Criminality in  Sri Lanka is Costly

Criminality in Sri Lanka is Costly

In 2022, Sri Lanka underwent a pivotal transformation marked by political unrest, public protests, and the departure of the elected president, Gotabha Rajapasha. This period of upheaval led to a sharp economic decline, causing Sri Lanka to rapidly plunge into the ranks of the world’s poorest nations. The country struggled to meet its international loan obligations, exacerbating its financial woes.

Consequently, the tumultuous events of 2022 not only impacted the economy but also triggered a surge in organized criminal activities. Police data revealed a significant increase in serious crimes, with a 60% month-on-month rise throughout the year. Minor offenses also skyrocketed from 1,676 in January 2022 to 29,908 by November. The escalation included 32 reported deadly shootings by December, often linked to disputes among drug cartels believed to operate transnationally.

Overall Criminal Score:

The rise in criminality had repercussions on Sri Lanka’s overall criminality score, which was previously measured at 4.64 out of 10 on the Global Organized Crime Index. This score, driven largely by the country’s heroin, cannabis, and synthetic drug markets, reflected a significant increase in criminal activity during the period of unrest. While Sri Lanka ranked sixth for criminality in Southern Asia in the 2021 Index, its resilience score of 4.04 out of 10 positioned it in the ‘low resilience’ category. The 2023 Index is anticipated to reveal the impact of the escalating criminality on Sri Lanka’s standing

Most crimes occurred within the western province, with about 10,000 cases; the largest number of cases were reported by the Kelaniya Police Division. The division with 2,287 cases also tops the country-wise figures, followed by Anuradhapura with 2056 cases, Nugegoda with 2,018 cases, Negombo with 1709 cases, and Kurunegala, Mount Lavinia, Colombo North, Ratnapura, Gampaha, Kuliyapitiya, and Panadura with more than 1000 cases each.

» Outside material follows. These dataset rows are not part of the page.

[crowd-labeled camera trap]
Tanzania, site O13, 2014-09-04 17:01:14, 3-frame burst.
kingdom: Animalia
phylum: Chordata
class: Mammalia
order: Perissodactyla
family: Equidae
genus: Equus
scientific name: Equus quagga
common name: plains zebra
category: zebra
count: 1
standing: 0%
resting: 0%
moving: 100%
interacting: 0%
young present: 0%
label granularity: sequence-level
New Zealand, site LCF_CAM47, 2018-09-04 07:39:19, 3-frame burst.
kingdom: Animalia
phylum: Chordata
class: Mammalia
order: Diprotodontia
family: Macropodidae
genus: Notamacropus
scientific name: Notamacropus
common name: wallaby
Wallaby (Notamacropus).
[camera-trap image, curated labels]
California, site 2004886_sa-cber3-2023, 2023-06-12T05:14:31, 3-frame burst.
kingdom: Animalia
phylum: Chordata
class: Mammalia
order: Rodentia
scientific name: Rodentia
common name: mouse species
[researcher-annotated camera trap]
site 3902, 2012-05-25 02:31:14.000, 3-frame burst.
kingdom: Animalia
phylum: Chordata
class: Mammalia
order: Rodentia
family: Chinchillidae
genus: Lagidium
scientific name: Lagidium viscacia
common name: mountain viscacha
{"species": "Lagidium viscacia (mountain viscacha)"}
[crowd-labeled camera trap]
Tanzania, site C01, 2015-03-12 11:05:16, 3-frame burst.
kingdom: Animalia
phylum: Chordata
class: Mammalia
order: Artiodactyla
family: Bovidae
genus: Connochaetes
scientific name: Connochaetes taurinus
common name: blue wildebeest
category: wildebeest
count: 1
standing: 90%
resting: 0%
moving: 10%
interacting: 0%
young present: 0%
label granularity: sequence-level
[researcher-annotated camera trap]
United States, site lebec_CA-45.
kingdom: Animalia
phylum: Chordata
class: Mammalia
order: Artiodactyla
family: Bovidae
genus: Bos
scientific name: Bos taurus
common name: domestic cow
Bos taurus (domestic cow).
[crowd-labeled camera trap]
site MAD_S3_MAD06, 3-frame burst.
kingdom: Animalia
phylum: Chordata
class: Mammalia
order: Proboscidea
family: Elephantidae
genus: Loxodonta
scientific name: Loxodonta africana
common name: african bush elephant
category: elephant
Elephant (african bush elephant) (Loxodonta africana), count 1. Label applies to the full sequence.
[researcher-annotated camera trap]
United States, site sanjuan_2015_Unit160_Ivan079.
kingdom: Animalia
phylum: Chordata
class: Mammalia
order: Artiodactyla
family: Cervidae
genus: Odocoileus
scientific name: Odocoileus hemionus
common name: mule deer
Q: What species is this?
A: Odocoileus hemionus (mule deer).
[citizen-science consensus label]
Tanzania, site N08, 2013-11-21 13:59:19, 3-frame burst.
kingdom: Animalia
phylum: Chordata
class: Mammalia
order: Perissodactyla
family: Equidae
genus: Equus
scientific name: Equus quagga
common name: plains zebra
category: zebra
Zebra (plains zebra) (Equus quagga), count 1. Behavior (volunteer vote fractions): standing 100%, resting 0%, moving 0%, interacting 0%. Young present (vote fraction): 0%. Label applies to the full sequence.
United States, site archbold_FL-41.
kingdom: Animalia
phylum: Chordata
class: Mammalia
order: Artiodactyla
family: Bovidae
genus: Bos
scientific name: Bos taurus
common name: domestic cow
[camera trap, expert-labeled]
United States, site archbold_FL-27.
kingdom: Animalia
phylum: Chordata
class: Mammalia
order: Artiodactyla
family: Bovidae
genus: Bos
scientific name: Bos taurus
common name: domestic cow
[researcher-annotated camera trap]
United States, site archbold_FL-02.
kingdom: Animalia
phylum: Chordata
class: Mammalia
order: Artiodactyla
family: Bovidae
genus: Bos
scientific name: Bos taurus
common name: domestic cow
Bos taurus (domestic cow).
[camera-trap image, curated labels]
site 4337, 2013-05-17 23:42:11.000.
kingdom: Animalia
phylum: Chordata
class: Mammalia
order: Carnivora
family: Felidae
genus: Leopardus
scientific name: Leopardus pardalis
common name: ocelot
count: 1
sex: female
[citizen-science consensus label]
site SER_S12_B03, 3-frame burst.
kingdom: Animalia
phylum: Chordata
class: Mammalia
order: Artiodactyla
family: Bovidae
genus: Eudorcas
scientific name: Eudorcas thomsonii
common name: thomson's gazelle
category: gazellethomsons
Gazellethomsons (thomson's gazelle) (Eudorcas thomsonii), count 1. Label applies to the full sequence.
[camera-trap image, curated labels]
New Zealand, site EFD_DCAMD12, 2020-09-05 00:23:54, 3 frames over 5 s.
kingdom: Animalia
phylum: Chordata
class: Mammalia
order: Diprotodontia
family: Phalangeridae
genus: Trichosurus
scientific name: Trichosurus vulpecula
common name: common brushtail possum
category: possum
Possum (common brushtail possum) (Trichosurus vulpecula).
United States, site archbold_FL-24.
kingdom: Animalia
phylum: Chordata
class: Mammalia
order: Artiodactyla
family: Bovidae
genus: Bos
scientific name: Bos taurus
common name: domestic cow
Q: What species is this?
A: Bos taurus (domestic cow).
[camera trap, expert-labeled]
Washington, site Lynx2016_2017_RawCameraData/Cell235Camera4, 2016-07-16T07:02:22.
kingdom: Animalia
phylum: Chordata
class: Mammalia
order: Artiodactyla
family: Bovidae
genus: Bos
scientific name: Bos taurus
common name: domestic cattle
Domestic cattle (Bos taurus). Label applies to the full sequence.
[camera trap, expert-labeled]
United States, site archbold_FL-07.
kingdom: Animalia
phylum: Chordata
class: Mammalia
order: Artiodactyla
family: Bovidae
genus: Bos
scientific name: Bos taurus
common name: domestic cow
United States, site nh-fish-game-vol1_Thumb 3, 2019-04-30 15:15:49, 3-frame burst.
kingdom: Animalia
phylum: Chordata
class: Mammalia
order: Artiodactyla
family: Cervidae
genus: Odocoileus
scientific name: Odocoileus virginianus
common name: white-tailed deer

An analysis of crime trends in 2022 highlighted a correlation between economic factors and heightened crime rates during times of crisis. This aligns with the criminal motivation theory, which suggests that economic stress incentivizes individuals to engage in illicit activities. Notably, a study by the University of Peradeniya found a direct link between the economic crisis and a surge in crime rates, citing a drastic increase in abductions and kidnappings.

Transnational crime syndicates seized opportunities in the unstable environment, capitalizing on the unprecedented crisis in Sri Lanka. Well-established criminal networks, particularly those controlling the country’s drug trades, benefited from the chaos. The heroin trade, scoring 6 out of 10 in the 2021 Index, played a prominent role in this criminal surge

 Aragalaya and Crime :

Beyond economic variables, factors such as the presence of youth gangs, substance abuse, underreporting of crimes, and inadequate crime recording mechanisms significantly influenced crime trends in Sri Lanka. While the government attributed the increase in criminal activity to the diversion of police and security forces’ attention towards handling protests, criminologists contested this view. They argued that the rise in criminality reflected deeper-rooted and chronic social problems rather than a temporary diversion of law enforcement resource

A 2015 study by the World Bank estimated that the total cost of crime in Sri Lanka was approximately US$4.8 billion, or about 4.6% of the country’s GDP. This figure included the direct costs of crime, such as the value of stolen goods and property damage, as well as the indirect costs, such as the loss of productivity due to crime-related injuries and the emotional and psychological costs of victimization.